STORED ROWS:
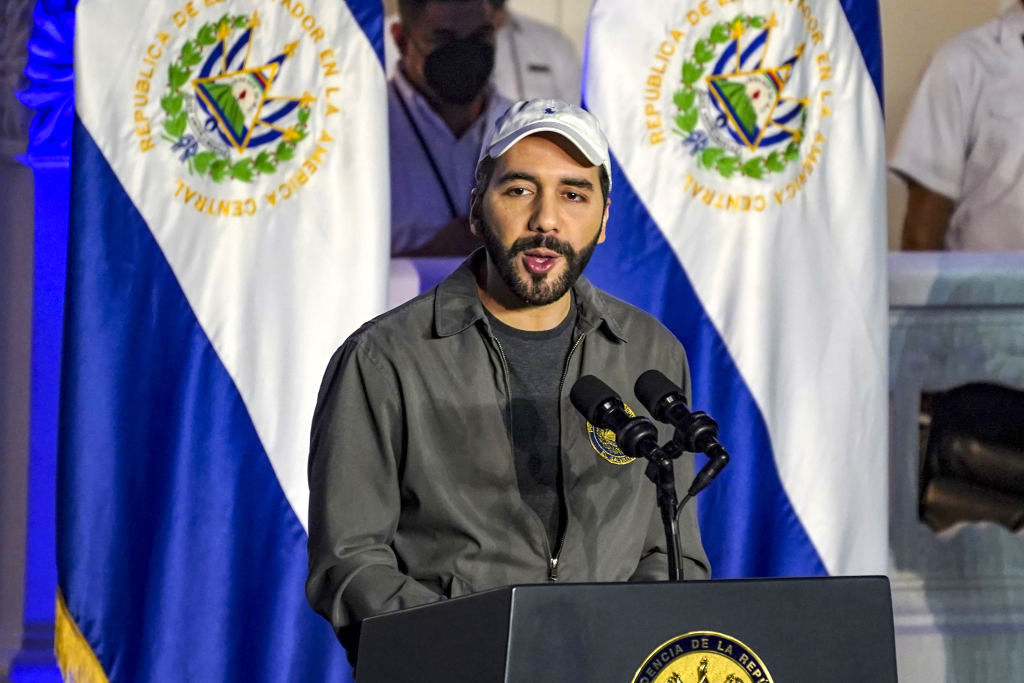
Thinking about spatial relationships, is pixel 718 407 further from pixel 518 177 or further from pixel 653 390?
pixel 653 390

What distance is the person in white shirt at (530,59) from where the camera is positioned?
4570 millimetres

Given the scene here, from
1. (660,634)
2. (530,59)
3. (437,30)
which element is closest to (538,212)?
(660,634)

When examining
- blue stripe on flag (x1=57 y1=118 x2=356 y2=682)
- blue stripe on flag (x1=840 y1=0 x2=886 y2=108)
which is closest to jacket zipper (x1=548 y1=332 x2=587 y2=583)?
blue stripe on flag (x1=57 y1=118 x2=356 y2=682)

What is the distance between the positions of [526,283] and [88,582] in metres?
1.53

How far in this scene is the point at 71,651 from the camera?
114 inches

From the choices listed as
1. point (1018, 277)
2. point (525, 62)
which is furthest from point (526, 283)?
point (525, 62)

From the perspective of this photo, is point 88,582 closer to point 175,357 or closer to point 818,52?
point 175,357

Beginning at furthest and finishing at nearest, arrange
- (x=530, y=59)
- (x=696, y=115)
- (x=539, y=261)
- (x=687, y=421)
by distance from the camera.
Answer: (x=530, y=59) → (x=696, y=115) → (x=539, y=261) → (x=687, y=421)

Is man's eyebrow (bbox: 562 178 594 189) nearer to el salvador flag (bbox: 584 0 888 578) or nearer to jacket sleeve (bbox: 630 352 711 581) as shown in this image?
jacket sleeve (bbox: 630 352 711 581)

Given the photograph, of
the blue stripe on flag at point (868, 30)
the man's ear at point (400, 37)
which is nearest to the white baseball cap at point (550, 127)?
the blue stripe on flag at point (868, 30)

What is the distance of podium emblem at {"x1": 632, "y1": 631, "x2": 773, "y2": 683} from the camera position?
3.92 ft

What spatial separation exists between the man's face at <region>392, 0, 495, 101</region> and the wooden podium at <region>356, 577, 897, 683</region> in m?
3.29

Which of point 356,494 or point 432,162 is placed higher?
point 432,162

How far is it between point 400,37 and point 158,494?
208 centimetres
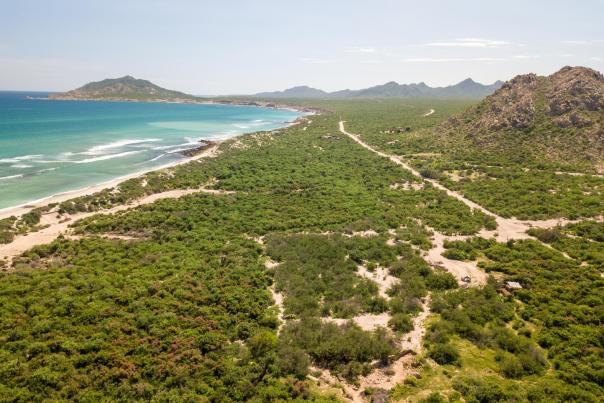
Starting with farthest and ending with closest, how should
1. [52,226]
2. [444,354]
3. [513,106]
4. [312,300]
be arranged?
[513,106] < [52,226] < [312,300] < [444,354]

PROBLEM DESCRIPTION: Reproduce the entire listing above word for word, leaving out the pictures.

EXERCISE ANSWER:
Thinking about spatial relationships, is pixel 718 407 further from pixel 518 177 or further from pixel 653 390?
pixel 653 390

What distance is the person in white shirt at (530,59) from where the camera is positioned?
4570 millimetres

Given the scene here, from
1. (660,634)
2. (530,59)
3. (437,30)
which element is closest to (538,212)?
(660,634)

When examining
- blue stripe on flag (x1=57 y1=118 x2=356 y2=682)
- blue stripe on flag (x1=840 y1=0 x2=886 y2=108)
which is closest to jacket zipper (x1=548 y1=332 x2=587 y2=583)?
blue stripe on flag (x1=57 y1=118 x2=356 y2=682)

What is the distance between the positions of [526,283] and [88,582] in metres?
1.53

How far in this scene is the point at 71,651 from the camera?
114 inches

From the choices listed as
1. point (1018, 277)
2. point (525, 62)
which is furthest from point (526, 283)?
point (525, 62)

From the perspective of this photo, is point 88,582 closer to point 175,357 or closer to point 818,52?
point 175,357

Beginning at furthest and finishing at nearest, arrange
- (x=530, y=59)
- (x=696, y=115)
- (x=539, y=261)
- (x=687, y=421)
by distance from the camera.
Answer: (x=530, y=59) → (x=696, y=115) → (x=539, y=261) → (x=687, y=421)

Is man's eyebrow (bbox: 562 178 594 189) nearer to el salvador flag (bbox: 584 0 888 578) or nearer to jacket sleeve (bbox: 630 352 711 581) as shown in this image?
jacket sleeve (bbox: 630 352 711 581)

Given the photograph, of
the blue stripe on flag at point (868, 30)
the man's ear at point (400, 37)
which is nearest to the white baseball cap at point (550, 127)?
the blue stripe on flag at point (868, 30)

What is the distance of podium emblem at {"x1": 632, "y1": 631, "x2": 773, "y2": 683} from the camera position?
3.92 ft

What spatial separation exists between the man's face at <region>392, 0, 495, 101</region> and the wooden podium at <region>356, 577, 897, 683</region> in m?
3.29

Which of point 356,494 or point 432,162 is placed higher?
point 432,162

How far is it between point 400,37 and point 158,494?
208 centimetres
Starting with farthest and ending with closest, how should
1. [52,226]
2. [444,354]
3. [513,106]
4. [312,300]
be arranged?
[513,106] < [52,226] < [312,300] < [444,354]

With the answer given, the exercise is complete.